At a time when our county is so strongly divided toward Measure P, I think about the Hispanic community that will be most affected by the passing of Measure P. The men and women employed by the oil industry who will go home and tell their families “Sorry, mijo, but they denied me a job because the environmentalists decided it was more important to ban fracking, (which is not occurring in Santa Barbara County) than to allow me to have a job in oil.” Hundreds of people will not have means to pay their next mortgage, send their kids to college and contribute to their local economy; in a way that is in itself prejudicial.

In 2012 IHS Global Inc. prepared a report for API on the number of jobs that could be created by oil and gas development in North America over the next 20 years. The study anticipates that 1.3 million new jobs will be created directly by the oil industry. 32 percent will be employment opportunities for minorities, bumping the number to roughly 60 percent of the industry. 20 percent of the new jobs will go to women. But this news does not matter to the Water Guardians, which wants to take these job opportunities out of the hands of the Hispanics who want to work for Santa Barbara County oil producers. In 2010, minorities accounted for 26.9 percent of the people employed by the oil industry. All we want to do is provide an honest day of work so that we can provide a comfortable lifestyle for our loved ones.

If Measure P passes, I will be affected directly and my family will be affected indirectly. My brother, who is a second-year Electrical Engineering student at UC San Diego, will no longer be able to utilize my oil and gas connections to acquire local internships. I will not be able to afford to have a nice bridal shower for my sister, who is getting married next year, because my job in oil may not exist. My brother, who is going to Cal State Los Angeles, will not be able to call me and ask me to help him pay for his books. I will not be able to help my aging parents monetarily if Santa Barbara County residents decide my job is not important to save.

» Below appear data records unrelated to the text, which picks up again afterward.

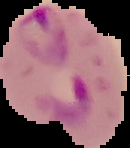

From a thin blood smear. Malaria status: parasitized. Image is 130×148 pixels. Cell region segmented out of the field of view; the surrounding area is masked to black.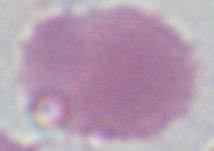
Summary:
  - Modality: micrograph
  - Identification: erythrocyte
  - Magnification: 1000xIdentify the blood parasite species.
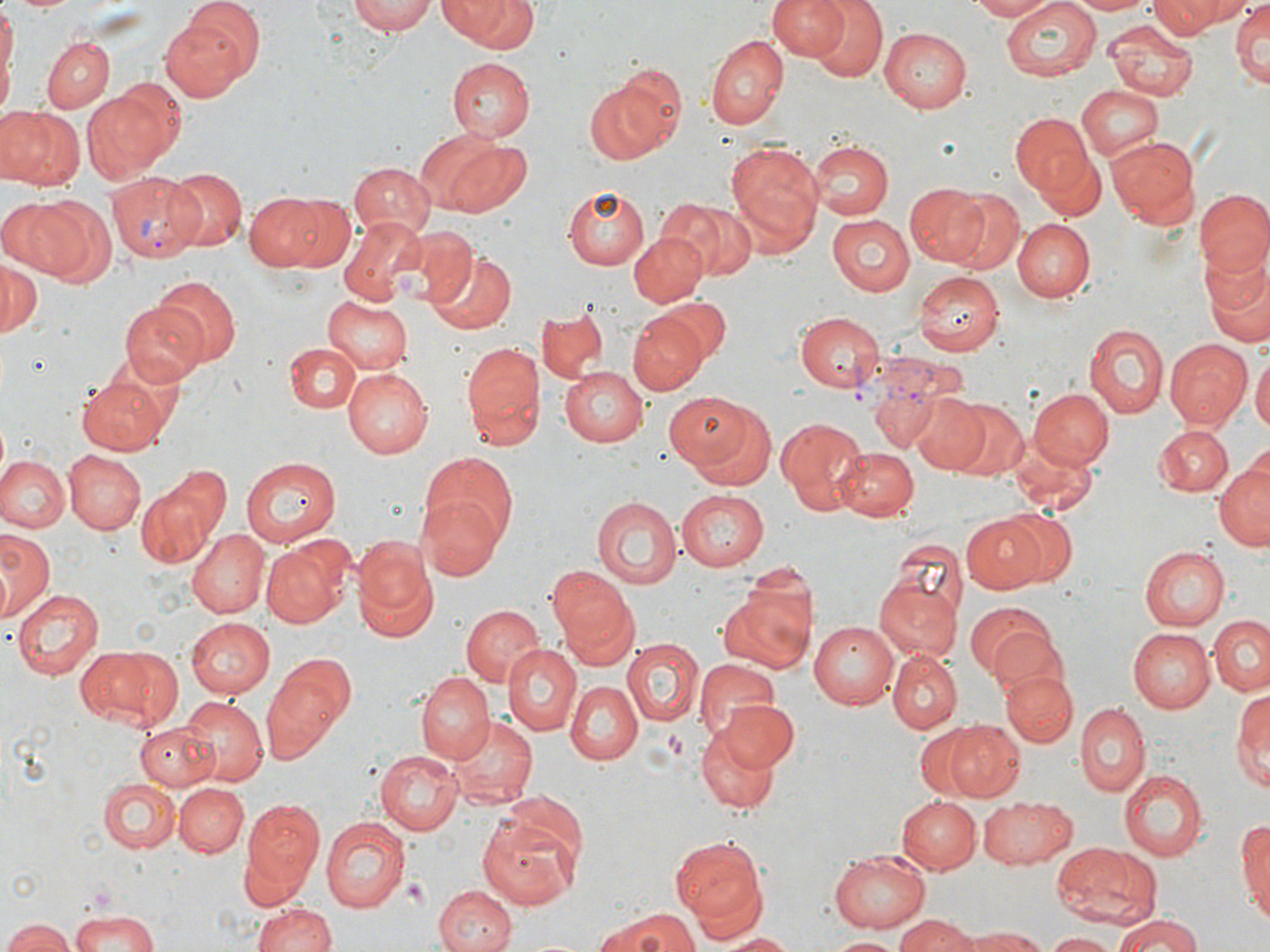
Plasmodium vivax.

Approximate bounding boxes as named x1/y1/x2/y2 corners in pixels. Uninfected red blood cell locations: (x1=1, y1=0, x2=16, y2=113), (x1=10, y1=0, x2=80, y2=14), (x1=348, y1=0, x2=436, y2=35), (x1=440, y1=0, x2=539, y2=53), (x1=767, y1=0, x2=851, y2=60), (x1=805, y1=0, x2=889, y2=82), (x1=965, y1=0, x2=1057, y2=21), (x1=998, y1=0, x2=1103, y2=83), (x1=1064, y1=0, x2=1153, y2=15), (x1=1147, y1=0, x2=1229, y2=39), (x1=1166, y1=0, x2=1258, y2=27), (x1=1230, y1=0, x2=1269, y2=89), (x1=161, y1=9, x2=255, y2=99), (x1=1104, y1=19, x2=1197, y2=101), (x1=879, y1=27, x2=972, y2=112), (x1=704, y1=36, x2=788, y2=131), (x1=42, y1=37, x2=114, y2=113), (x1=448, y1=57, x2=535, y2=141), (x1=615, y1=63, x2=686, y2=147), (x1=584, y1=81, x2=679, y2=164), (x1=84, y1=82, x2=179, y2=179), (x1=1075, y1=85, x2=1163, y2=161), (x1=1, y1=106, x2=83, y2=191), (x1=1010, y1=113, x2=1096, y2=200), (x1=420, y1=135, x2=530, y2=220), (x1=1108, y1=135, x2=1199, y2=230), (x1=808, y1=139, x2=894, y2=220), (x1=725, y1=141, x2=826, y2=250), (x1=1031, y1=144, x2=1108, y2=223), (x1=348, y1=163, x2=434, y2=238), (x1=163, y1=167, x2=248, y2=255), (x1=903, y1=181, x2=991, y2=266), (x1=565, y1=185, x2=651, y2=270), (x1=946, y1=189, x2=1025, y2=273), (x1=1196, y1=190, x2=1270, y2=279), (x1=243, y1=191, x2=328, y2=270), (x1=277, y1=195, x2=355, y2=269), (x1=23, y1=196, x2=116, y2=286), (x1=657, y1=196, x2=757, y2=280), (x1=0, y1=198, x2=73, y2=273), (x1=827, y1=214, x2=916, y2=297), (x1=339, y1=217, x2=427, y2=305), (x1=1011, y1=218, x2=1095, y2=302), (x1=398, y1=226, x2=476, y2=309), (x1=629, y1=233, x2=707, y2=306), (x1=1197, y1=246, x2=1270, y2=348), (x1=426, y1=250, x2=516, y2=333), (x1=0, y1=260, x2=42, y2=339), (x1=914, y1=272, x2=1002, y2=353), (x1=152, y1=278, x2=241, y2=367), (x1=656, y1=293, x2=733, y2=362), (x1=322, y1=296, x2=414, y2=373), (x1=120, y1=304, x2=209, y2=385), (x1=536, y1=309, x2=607, y2=384), (x1=795, y1=312, x2=884, y2=393), (x1=627, y1=313, x2=707, y2=394), (x1=1085, y1=322, x2=1169, y2=421), (x1=1165, y1=338, x2=1252, y2=430), (x1=460, y1=339, x2=544, y2=447), (x1=284, y1=340, x2=362, y2=412), (x1=1251, y1=352, x2=1269, y2=441), (x1=560, y1=365, x2=651, y2=447), (x1=343, y1=367, x2=431, y2=457), (x1=78, y1=374, x2=174, y2=454), (x1=868, y1=379, x2=948, y2=455), (x1=1029, y1=388, x2=1112, y2=470), (x1=907, y1=392, x2=988, y2=473), (x1=671, y1=393, x2=778, y2=488), (x1=944, y1=397, x2=1027, y2=481), (x1=775, y1=418, x2=866, y2=516), (x1=1156, y1=426, x2=1233, y2=497), (x1=1005, y1=436, x2=1099, y2=519), (x1=836, y1=447, x2=919, y2=519), (x1=62, y1=450, x2=144, y2=534), (x1=419, y1=450, x2=519, y2=549), (x1=2, y1=455, x2=68, y2=532), (x1=241, y1=456, x2=338, y2=548), (x1=1214, y1=457, x2=1270, y2=553), (x1=134, y1=464, x2=230, y2=567), (x1=674, y1=490, x2=769, y2=570), (x1=592, y1=496, x2=684, y2=588), (x1=418, y1=499, x2=504, y2=581), (x1=994, y1=507, x2=1078, y2=589), (x1=962, y1=513, x2=1050, y2=594), (x1=1, y1=527, x2=57, y2=623), (x1=187, y1=527, x2=268, y2=617), (x1=260, y1=535, x2=354, y2=628), (x1=884, y1=537, x2=966, y2=628), (x1=352, y1=538, x2=437, y2=641), (x1=1140, y1=546, x2=1227, y2=629), (x1=548, y1=565, x2=639, y2=662), (x1=874, y1=579, x2=961, y2=661), (x1=717, y1=582, x2=814, y2=674), (x1=10, y1=585, x2=104, y2=677), (x1=963, y1=600, x2=1061, y2=686), (x1=459, y1=604, x2=545, y2=689), (x1=1209, y1=615, x2=1270, y2=696), (x1=183, y1=617, x2=274, y2=697), (x1=808, y1=621, x2=901, y2=710), (x1=1128, y1=627, x2=1214, y2=712), (x1=623, y1=638, x2=703, y2=726), (x1=504, y1=644, x2=580, y2=735), (x1=73, y1=645, x2=174, y2=728), (x1=890, y1=650, x2=962, y2=732), (x1=262, y1=652, x2=356, y2=758), (x1=694, y1=659, x2=781, y2=749), (x1=1000, y1=669, x2=1077, y2=746), (x1=416, y1=675, x2=492, y2=766), (x1=567, y1=679, x2=644, y2=765), (x1=1233, y1=684, x2=1269, y2=793), (x1=180, y1=696, x2=267, y2=784), (x1=718, y1=702, x2=799, y2=770), (x1=1074, y1=702, x2=1150, y2=796), (x1=451, y1=716, x2=538, y2=808), (x1=945, y1=720, x2=1027, y2=799), (x1=135, y1=721, x2=219, y2=789), (x1=696, y1=723, x2=784, y2=814), (x1=375, y1=748, x2=463, y2=834), (x1=1120, y1=770, x2=1207, y2=861), (x1=98, y1=779, x2=179, y2=853), (x1=175, y1=782, x2=249, y2=858), (x1=498, y1=791, x2=589, y2=878), (x1=983, y1=794, x2=1076, y2=868), (x1=898, y1=795, x2=981, y2=874), (x1=241, y1=802, x2=324, y2=897), (x1=1237, y1=810, x2=1270, y2=922), (x1=476, y1=814, x2=580, y2=910), (x1=322, y1=815, x2=411, y2=913), (x1=674, y1=836, x2=768, y2=926), (x1=1052, y1=843, x2=1160, y2=928), (x1=829, y1=849, x2=932, y2=932), (x1=433, y1=884, x2=518, y2=952), (x1=251, y1=902, x2=340, y2=952), (x1=593, y1=907, x2=701, y2=952), (x1=69, y1=910, x2=163, y2=952), (x1=1116, y1=911, x2=1204, y2=952), (x1=898, y1=913, x2=977, y2=952), (x1=2, y1=918, x2=76, y2=952), (x1=963, y1=927, x2=1049, y2=952), (x1=1041, y1=931, x2=1122, y2=951), (x1=716, y1=932, x2=797, y2=951), (x1=829, y1=936, x2=905, y2=950). Platelet locations: (x1=404, y1=878, x2=426, y2=904). Plasmodium vivax-infected red blood cell locations: (x1=106, y1=173, x2=202, y2=263), (x1=849, y1=345, x2=968, y2=452). Thin blood film. May-Grünwald-Giemsa-stained preparation. Captured at 1000x magnification. Single field of view. Optical microscopy. Image is 1270×952 pixels.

Oil production in Santa Barbara County accounts for a thousand jobs for people who would otherwise work lower-paying jobs and thus continue to live within the poverty level. It lowers our gas prices and allows us to get closer to energy independence. I ask you to think about my job and the hundreds of Hispanics who will be affected locally, and remind you that energy production is fundamental for socioeconomic development and poverty eradication.